**Instrução escrita A**
Indique, copiando-as na íntegra, todas as linhas em que ocorre a palavra "bottom". A distinção entre maiúsculas e minúsculas conta.

**Excerto selecionado**
########################################
TRATADO DO CANTE:
O “CANTE” ALENTEJANO
Pelo padre António
Marvão
O padre António
Marvão, Alentejano da Amareleja, desaparecido do mundo dos vivos em 1993, foi
um enorme entusiasta do “Cante”, como o atestam várias obras publicadas, a
última das quais, lançada em 25 de Junho de 1997, através da INATEL, em
Beja.
Sem pretendermos
gerar controvérsias, se calhar bem interessantes nesta matéria, transcrevemos
alguns textos de sua autoria constantes aliás de uma intervenção na Academia de
Ciências do Porto, há uns bons 40 anos:
“... O Cante
Alentejano é uma polifonia simples, a duas vozes paralelas, à terceira
superior. Como polifonia, situamo-la na época em que esta tinha o principal
lugar na música, toda ela vocal, a que se deu o nome de milénio vocal, uma
polifonia sem instrumentos.
O Cante Alentejano é
composto de modas, nas quais sobressaem , em algumas delas, dois sistemas
musicais, inteiramente distintos: o sistema modal, em uso durante toda a Idade
Média, e o sistema tonal, já fruto do Renascimento...
(...)
########################################
**Instrução escrita B**
Com base no excerto sobre o Cante Alentejano, responda:
(i) Em que ano desapareceu do mundo dos vivos o padre António Marvão?
(ii) Em que cidade foi lançada a última obra publicada do padre António Marvão?
(iii) Segundo o texto transcrito, a quantas vozes é a polifonia do Cante Alentejano?

**Linhas da tarefa**
########################################
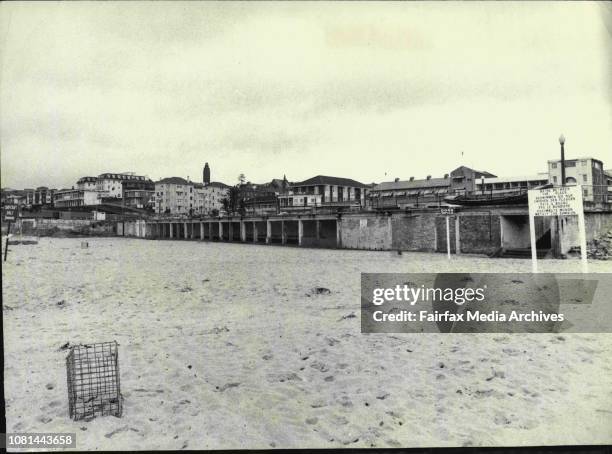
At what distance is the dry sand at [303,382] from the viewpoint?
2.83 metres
########################################
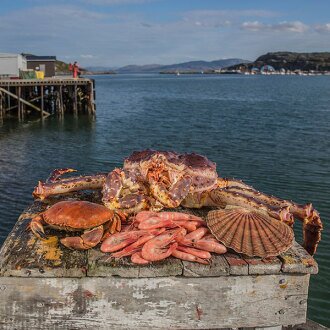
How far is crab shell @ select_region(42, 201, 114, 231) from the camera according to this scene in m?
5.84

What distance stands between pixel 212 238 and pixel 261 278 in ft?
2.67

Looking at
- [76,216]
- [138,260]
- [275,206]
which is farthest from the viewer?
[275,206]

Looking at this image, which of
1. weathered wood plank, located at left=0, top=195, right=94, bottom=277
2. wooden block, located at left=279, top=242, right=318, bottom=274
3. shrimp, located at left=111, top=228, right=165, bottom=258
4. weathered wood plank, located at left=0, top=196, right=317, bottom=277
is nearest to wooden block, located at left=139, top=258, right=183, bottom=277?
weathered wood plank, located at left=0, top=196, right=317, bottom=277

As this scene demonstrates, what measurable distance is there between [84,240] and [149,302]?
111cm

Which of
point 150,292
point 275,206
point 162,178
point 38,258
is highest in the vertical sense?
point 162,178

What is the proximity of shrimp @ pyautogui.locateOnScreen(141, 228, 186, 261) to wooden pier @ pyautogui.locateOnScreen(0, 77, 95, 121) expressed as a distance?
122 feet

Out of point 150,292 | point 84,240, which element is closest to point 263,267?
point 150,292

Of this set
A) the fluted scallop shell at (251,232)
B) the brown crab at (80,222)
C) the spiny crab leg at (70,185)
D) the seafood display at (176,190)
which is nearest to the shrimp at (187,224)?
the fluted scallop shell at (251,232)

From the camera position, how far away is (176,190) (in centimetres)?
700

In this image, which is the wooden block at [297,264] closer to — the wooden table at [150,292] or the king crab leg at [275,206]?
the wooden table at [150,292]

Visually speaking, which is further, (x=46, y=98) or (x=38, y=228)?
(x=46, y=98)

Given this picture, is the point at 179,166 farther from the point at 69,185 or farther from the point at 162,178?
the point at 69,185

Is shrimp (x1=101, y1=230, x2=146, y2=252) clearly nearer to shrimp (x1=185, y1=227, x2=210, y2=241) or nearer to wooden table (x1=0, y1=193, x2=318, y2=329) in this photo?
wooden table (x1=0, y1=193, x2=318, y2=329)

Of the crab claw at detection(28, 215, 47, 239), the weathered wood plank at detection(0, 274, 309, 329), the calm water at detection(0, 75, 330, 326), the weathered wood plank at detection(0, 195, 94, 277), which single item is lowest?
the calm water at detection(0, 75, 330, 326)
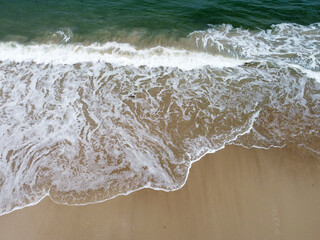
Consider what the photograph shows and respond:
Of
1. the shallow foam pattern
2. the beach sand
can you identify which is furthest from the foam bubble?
########################################
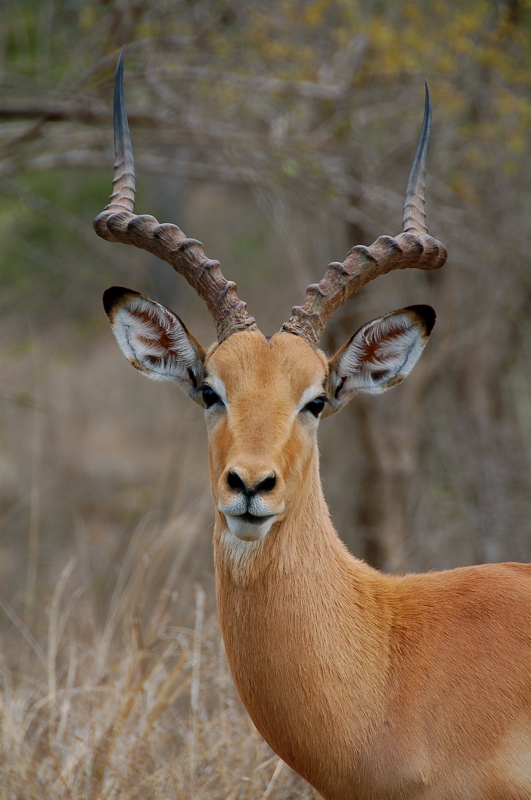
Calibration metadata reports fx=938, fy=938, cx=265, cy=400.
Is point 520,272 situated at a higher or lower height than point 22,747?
########################################
**Resposta à tarefa A**
1. weathered wood plank, located at left=0, top=195, right=94, bottom=277
2. wooden block, located at left=279, top=242, right=318, bottom=274
3. shrimp, located at left=111, top=228, right=165, bottom=258
4. weathered wood plank, located at left=0, top=196, right=317, bottom=277
is nearest to wooden block, located at left=139, top=258, right=183, bottom=277?
weathered wood plank, located at left=0, top=196, right=317, bottom=277

**Resposta à tarefa B**
(i) Em 1993.
(ii) Em Beja.
(iii) A duas vozes paralelas, à terceira superior.